The United States Coast Guard maintains several systems to warn of hidden dangers to those who navigate along the Gulf Coast. This includes lighted buoys, unlighted buoys, bell buoys, range lights, and a radio beacon system.

Jurisdiction is grounded on the Admiralty Jurisdiction Act, 46 U.S.C. § 740, 1 and the Federal Tort Claims Act, 28 U.S.C. § 2674, et seq. 2

The Coast Guard has no statutory duty to place navigational aids in hazardous waterways but it is authorized to do so by 14 U.S.C. § 81 3 and 14 U.S.C. § 83, 4 which specify that the Guard has sole authority to perform this function. Once the Coast Guard sets out buoys as navigational aids, it is bound to maintain them in a reasonable and prudent manner. Failure to exercise due care in buoy maintenance gives rise to an action in negligence against the government under the Federal Torts Claim Act. Indian Towing Co. v. United States, 350 U.S. 61, 69, 76 S.Ct. 122, 100 L.Ed. 48 (1955). If it is determined that negligence by the Coast Guard was a proximate cause of an injury to the plaintiff, the court must apportion damages based upon its assessment of comparative fault between the parties. United States v. Reliable Transfer, 421 U.S. 397, 95 S.Ct. 1708, 44 L.Ed.2d 251 (1975).

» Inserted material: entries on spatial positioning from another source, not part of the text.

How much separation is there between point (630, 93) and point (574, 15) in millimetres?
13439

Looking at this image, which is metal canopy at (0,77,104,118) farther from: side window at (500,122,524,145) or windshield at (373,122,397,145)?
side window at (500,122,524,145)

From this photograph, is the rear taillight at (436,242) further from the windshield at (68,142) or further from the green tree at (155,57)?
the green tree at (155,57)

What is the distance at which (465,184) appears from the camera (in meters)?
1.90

*1091 At its entrance, the Calcasieu Channel has parallel stone jetties which pose a danger at night or at times when the tide is more than three feet. Accordingly, the Coast Guard set up two buoys: (1) # 45, a lighted, black buoy on the western side of the channel and (2) # 46, a lighted, red bell buoy on the eastern side of the channel. When both are correctly in place, the navigator, of course, can steer between the two, avoiding the jetties.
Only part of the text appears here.